> 原文节选:
↓↓↓
使用Lua脚本实现FreeSWITCH通话录音自动转写与存储

1. 业务场景与目标

客服中心通话录音后，需要自动转写为文本，存储到数据库供质检分析。目标：在FreeSWITCH通话结束时，自动触发录音转写，将录音文件路径、转写文本、时间戳等存入MySQL，实现端到端自动化。

2. 环境准备（uv + 依赖）

使用uv管理Python环境，确保FreeSWITCH已安装Lua模块。

# 安装uv（如未安装）
curl -LsSf https://astral.sh/uv/install.sh | sh
# 创建项目目录
mkdir freeswitch_transcription && cd freeswitch_transcription
# 初始化uv环境
uv venv
source .venv/bin/activate  # Linux/Mac
# 安装依赖
uv add fastapi uvicorn pydantic requests pymysql openai-whisper torch
# FreeSWITCH需确保Lua支持，检查/usr/local/freeswitch/scripts/目录

3. 数据说明（真实数据口径或模拟数据生成逻辑）

录音数据：FreeSWITCH生成的.wav文件，通常位于/var/lib/freeswitch/recordings/，文件名如${uuid}.wav。
↑↑↑
> 任务要求 A:
能否把FreeSWITCH录音转写这篇文章中从“使用Lua脚本实现FreeSWITCH通话录音自动转写与存储”起、一直到“使用uv管理Python环境，确保FreeSWITCH已安装Lua模块。”为止的内容原样照抄下来？
> 任务要求 B:
FreeSWITCH录音转写这篇文章最后一句之后还能怎么写？请从那里接着续写下去。

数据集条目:
↓↓↓
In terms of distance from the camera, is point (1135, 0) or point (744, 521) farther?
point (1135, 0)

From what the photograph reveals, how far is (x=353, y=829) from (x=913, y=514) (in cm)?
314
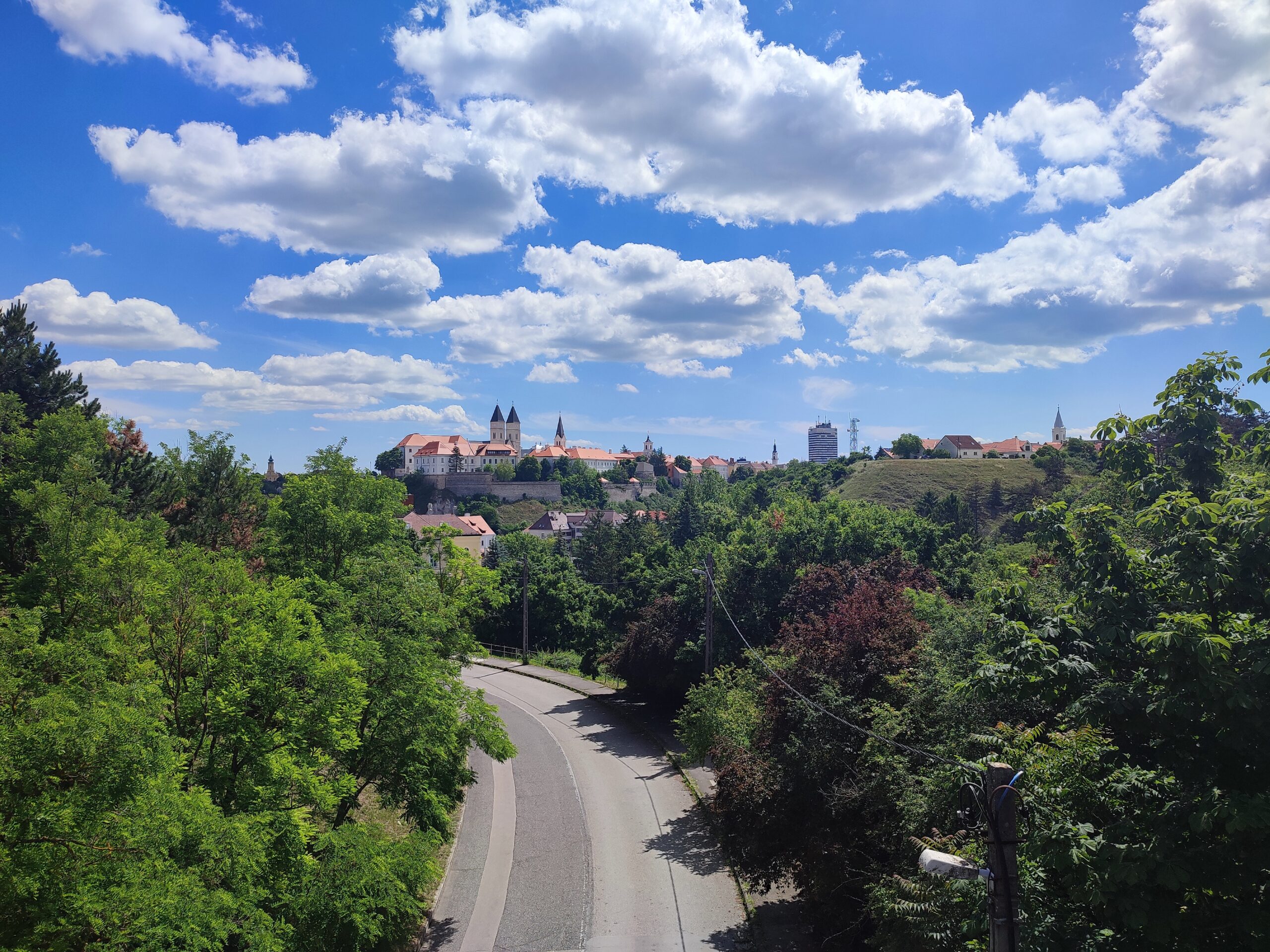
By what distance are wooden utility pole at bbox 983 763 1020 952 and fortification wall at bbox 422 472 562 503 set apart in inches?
5064

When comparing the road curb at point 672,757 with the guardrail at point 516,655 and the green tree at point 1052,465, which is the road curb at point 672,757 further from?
the green tree at point 1052,465

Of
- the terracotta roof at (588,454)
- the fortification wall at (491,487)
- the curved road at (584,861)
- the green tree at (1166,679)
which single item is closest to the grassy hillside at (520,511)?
the fortification wall at (491,487)

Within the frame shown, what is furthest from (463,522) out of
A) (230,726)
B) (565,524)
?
(230,726)

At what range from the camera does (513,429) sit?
171000 millimetres

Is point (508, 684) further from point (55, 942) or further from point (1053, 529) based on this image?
point (1053, 529)

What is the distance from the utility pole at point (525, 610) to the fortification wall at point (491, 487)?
9026cm

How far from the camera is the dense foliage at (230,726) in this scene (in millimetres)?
8180

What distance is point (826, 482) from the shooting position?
102 metres

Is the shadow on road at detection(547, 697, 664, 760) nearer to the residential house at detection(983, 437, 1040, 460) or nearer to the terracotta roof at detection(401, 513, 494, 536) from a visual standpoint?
the terracotta roof at detection(401, 513, 494, 536)

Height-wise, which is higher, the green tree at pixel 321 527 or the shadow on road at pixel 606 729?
the green tree at pixel 321 527

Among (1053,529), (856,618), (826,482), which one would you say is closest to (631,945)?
(856,618)

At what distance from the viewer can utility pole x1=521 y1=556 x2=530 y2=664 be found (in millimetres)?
40562

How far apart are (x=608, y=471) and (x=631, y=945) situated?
158 meters

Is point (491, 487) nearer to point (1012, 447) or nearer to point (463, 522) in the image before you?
point (463, 522)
↑↑↑
> 参考答案 A:
使用Lua脚本实现FreeSWITCH通话录音自动转写与存储

1. 业务场景与目标

客服中心通话录音后，需要自动转写为文本，存储到数据库供质检分析。目标：在FreeSWITCH通话结束时，自动触发录音转写，将录音文件路径、转写文本、时间戳等存入MySQL，实现端到端自动化。

2. 环境准备（uv + 依赖）

使用uv管理Python环境，确保FreeSWITCH已安装Lua模块。

> 参考答案 B:
转写文本：使用Whisper模型将.wav文件转写为中文或英文文本。
存储字段：录音文件路径、转写文本、通话唯一标识（UUID）、开始时间、结束时间、转写状态（成功/失败）。
模拟数据：可用ffmpeg生成测试.wav文件：ffmpeg -f lavfi -i sine=frequency=1000:duration=5 -ac 2 test.wav。

4. 训练/实现步骤（完整代码）

任务类型： 语音转写（序列到序列任务，但本文聚焦工程集成，不涉及模型训练）。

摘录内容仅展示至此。